Many organizations today find themselves in a continuous state of flux driven by a series of seemingly endless organizational redesigns. They must confront the brutal reality that as the pace of business accelerates, by the time one redesign is finally complete, it’s time to start another one.
To get off this “reorganization treadmill” and change the performance trajectory, organizations should move away from episodic “cure-all” transformations to building ongoing organization-effectiveness capabilities through the creation of an Organization Effectiveness Office (OEO).
How can an OEO help deliver on the value of a reorganization?
Large-scale transformations often result from a constant stream of failed, smaller-scale reorganizations across the business. When companies try to get ahead of this problem by setting up teams to address organization design, they typically reinforce the inertia of the status quo, lacking both a clear link to business strategy and the capabilities to drive success.
Deciding how to manage and implement a redesign is among the biggest decisions a leader can make to influence successful implementation and value capture. To that end, we offer five keys to building a successful OEO:
- Clear decision rights: OEOs require real decision rights and resources to prioritize and implement changes to avoid becoming stuck in a cycle of flagging risks while being unable to effect change. Importantly, this should be a two-way relationship where “internal customers” can provide feedback on the services they receive from the OEO.

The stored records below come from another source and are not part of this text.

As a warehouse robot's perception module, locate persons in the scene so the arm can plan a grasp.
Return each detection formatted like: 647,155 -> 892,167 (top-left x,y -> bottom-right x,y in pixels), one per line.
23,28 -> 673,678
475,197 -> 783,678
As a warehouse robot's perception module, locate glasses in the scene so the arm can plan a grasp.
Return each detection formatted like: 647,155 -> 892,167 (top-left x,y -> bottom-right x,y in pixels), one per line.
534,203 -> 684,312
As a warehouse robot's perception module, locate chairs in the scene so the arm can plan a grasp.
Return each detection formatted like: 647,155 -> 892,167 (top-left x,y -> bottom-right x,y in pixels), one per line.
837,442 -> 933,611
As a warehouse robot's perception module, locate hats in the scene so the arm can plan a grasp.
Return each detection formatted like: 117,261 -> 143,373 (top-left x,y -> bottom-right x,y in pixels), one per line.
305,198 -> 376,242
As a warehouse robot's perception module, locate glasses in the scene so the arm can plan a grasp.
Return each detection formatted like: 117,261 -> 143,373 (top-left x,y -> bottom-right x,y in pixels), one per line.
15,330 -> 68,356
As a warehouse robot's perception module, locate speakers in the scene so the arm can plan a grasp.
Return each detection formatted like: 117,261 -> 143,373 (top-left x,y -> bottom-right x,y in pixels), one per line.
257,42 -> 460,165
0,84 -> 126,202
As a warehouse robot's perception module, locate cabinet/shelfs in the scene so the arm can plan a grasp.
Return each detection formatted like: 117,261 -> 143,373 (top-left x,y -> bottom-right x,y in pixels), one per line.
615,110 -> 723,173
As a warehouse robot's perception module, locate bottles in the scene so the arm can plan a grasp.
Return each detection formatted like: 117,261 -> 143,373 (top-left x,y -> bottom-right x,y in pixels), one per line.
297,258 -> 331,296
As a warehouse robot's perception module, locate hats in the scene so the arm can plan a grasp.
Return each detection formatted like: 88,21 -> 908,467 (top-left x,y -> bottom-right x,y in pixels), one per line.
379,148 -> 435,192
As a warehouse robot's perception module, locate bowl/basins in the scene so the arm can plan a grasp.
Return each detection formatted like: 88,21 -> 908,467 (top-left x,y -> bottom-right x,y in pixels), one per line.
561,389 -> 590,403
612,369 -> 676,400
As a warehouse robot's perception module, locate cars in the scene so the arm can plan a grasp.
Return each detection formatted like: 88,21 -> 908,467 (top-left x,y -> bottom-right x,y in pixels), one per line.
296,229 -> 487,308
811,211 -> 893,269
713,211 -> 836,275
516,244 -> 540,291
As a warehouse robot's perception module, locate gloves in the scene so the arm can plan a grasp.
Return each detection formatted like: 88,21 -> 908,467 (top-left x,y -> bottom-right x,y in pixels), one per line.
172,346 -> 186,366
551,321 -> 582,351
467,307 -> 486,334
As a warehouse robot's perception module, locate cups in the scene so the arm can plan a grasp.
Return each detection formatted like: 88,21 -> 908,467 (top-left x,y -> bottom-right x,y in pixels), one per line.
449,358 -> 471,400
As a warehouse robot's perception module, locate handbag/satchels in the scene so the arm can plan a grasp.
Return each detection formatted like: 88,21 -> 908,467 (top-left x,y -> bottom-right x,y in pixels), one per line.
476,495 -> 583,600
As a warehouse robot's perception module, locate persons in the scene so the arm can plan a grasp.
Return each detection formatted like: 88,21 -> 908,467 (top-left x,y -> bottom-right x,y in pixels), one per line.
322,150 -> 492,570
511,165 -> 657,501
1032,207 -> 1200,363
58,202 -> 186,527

- Strong leadership commitment: Transformations with strong CEO involvement are 2.6 times more likely to succeed, and even more so if decision rights and roles and responsibilities are clear.
- Strategy first: Priorities should clearly tie to enterprise strategy. An OEO should be empowered to challenge designs that do not enable the strategy or that may promote organizational siloes.
- Business-unit involvement: Leaders should align to relevant initiatives to enable seamless implementation and ensure the OEO is not operating in a vacuum. Resist the tendency to push initiatives to HR as a default and empower the OEO to bring together team members with the right skills and abilities.
- Holistic approach: Leaders often fall into the trap of thinking organization design is a pure “boxes and lines” exercise. The OEO should push leaders to address a holistic set of levers to ensure the desired outcomes are actually achieved. Levers include topics like process redesign, reskilling, workforce planning, and decision making.
How does an OEO operate?
An OEO can serve as a nerve center that regularly scans for pain points and misalignments, and coordinates the organization to sprint toward rapid resolution. The OEO typically manages a cadence of four core activities (see exhibit).
What does this look like in practice?
A consumer goods company previously identified several organizational inefficiencies, but because they lacked a mechanism to resolve them, they usually remained recognized but unaddressed. Then the company created an OEO to work across the business to constantly identify, prioritize, and resolve inefficiencies. As a result, the company significantly simplified its assortment process; clarified and streamlined handovers among global, regional, and local; and streamlined its overall organization.
Another organization, a manufacturing company, completed their first redesign in decades and opened an OEO to follow through with implementation. The OEO included both functional and business unit members who brought day-to-day operational and business perspectives. This OEO had a dual focus: driving continuous improvement against the post-implementation roadmap and working with executives to identify areas needing additional support. The OEO leader set the office up for success by emphasizing measurements of success and a cadence for updates.
Leaders who invest in and empower an OEO to help the business capture the value of a successful operating model transformation will get off the redesign treadmill more quickly while unlocking the promised value of current and future operating-model transformation efforts.